H-X (alkene → hydroalkane)

• simplest, e.g. H-Br, H-Cl 

• these just provide H as the EP which is attacked by alkene double bond Nu to join first, then the X LG gains electrons, exists as an anion in solution, then comes back to act as Nu to join onto the carbocation

H2SO4 & H2O (alkene → alcohol)

• H2SO4 does the first part of the reaction, as it is an acid it acts as an H+ donor, so its proton is attacked by the alkene double bond Nu to join onto the molecule first, to form the carbocation

• the H2O then does the second part of the reaction, its lone pairs on O act as Nu to attack EP carbocation, and join as an H-O+-H (protonated hydroxyl group)

• this protonated group is then deprotonated, as the electrons in one bond with H are transferred to the + charged O (forming -OH group)

describe the reaction mechanism for additon with a symmetrical reagent

provide an example, and name the FG interconversion that involves this 

• must consider why does one part of the reagent go on one C of the double bond and vice versa

• (alkene → dihaloalkane)

Record extracts -

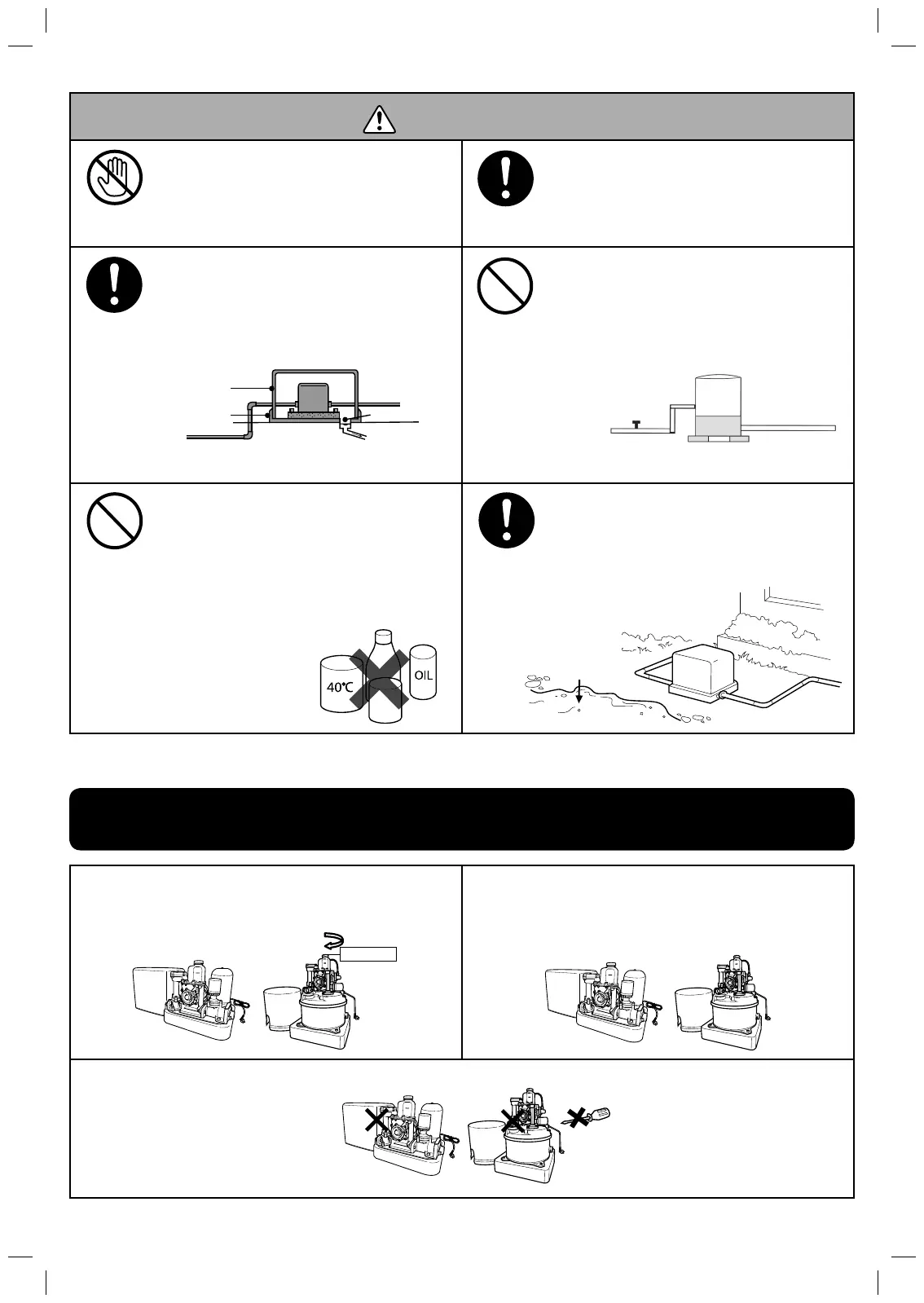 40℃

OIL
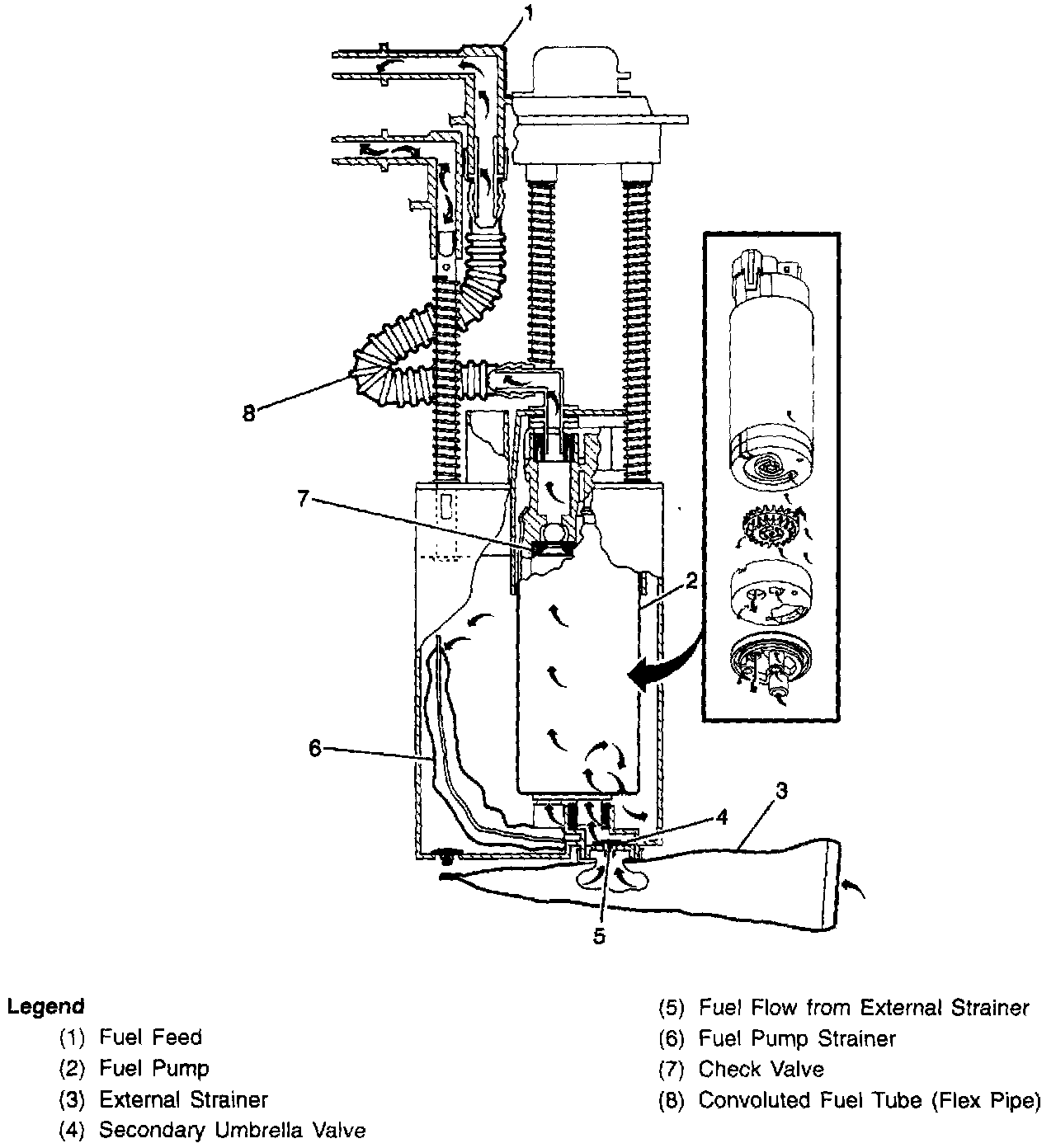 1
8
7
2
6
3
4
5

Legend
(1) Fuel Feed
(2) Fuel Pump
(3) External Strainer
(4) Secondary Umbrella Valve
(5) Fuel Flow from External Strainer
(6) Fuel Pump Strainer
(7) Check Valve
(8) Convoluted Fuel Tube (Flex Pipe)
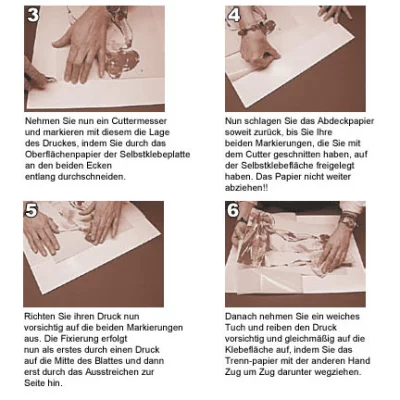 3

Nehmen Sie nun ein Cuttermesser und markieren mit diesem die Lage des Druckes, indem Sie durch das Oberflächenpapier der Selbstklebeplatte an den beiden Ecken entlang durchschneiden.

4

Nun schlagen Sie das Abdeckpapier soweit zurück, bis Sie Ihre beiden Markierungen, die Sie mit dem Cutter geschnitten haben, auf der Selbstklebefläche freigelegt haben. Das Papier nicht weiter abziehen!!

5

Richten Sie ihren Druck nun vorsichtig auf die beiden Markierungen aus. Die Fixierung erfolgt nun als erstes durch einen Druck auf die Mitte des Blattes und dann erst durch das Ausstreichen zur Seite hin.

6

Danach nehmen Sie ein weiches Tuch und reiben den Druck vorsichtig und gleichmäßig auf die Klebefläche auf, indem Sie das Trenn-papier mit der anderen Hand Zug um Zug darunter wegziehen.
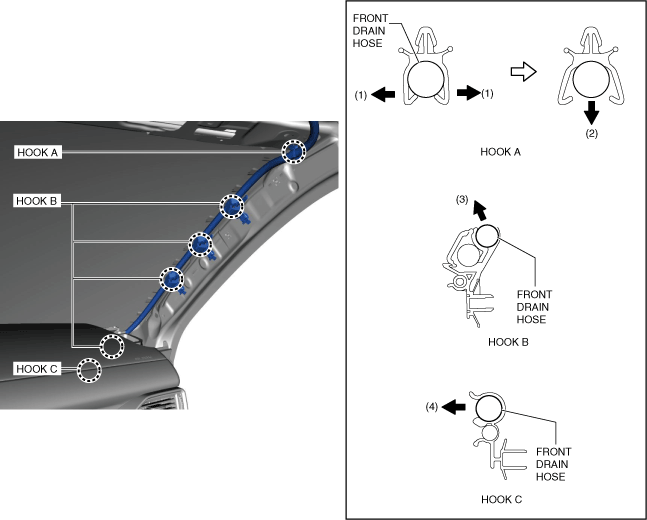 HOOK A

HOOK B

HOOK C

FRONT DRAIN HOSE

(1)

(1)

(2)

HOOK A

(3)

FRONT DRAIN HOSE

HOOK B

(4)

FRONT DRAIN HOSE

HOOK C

Task item - Copy the alkene addition notes from "H-X (alkene →" to "(forming -OH group)", changing every "carbocation" to "carbonium ion".

Your response -
H-X (alkene → hydroalkane)

• simplest, e.g. H-Br, H-Cl 

• these just provide H as the EP which is attacked by alkene double bond Nu to join first, then the X LG gains electrons, exists as an anion in solution, then comes back to act as Nu to join onto the carbonium ion

H2SO4 & H2O (alkene → alcohol)

• H2SO4 does the first part of the reaction, as it is an acid it acts as an H+ donor, so its proton is attacked by the alkene double bond Nu to join onto the molecule first, to form the carbonium ion

• the H2O then does the second part of the reaction, its lone pairs on O act as Nu to attack EP carbonium ion, and join as an H-O+-H (protonated hydroxyl group)

• this protonated group is then deprotonated, as the electrons in one bond with H are transferred to the + charged O (forming -OH group)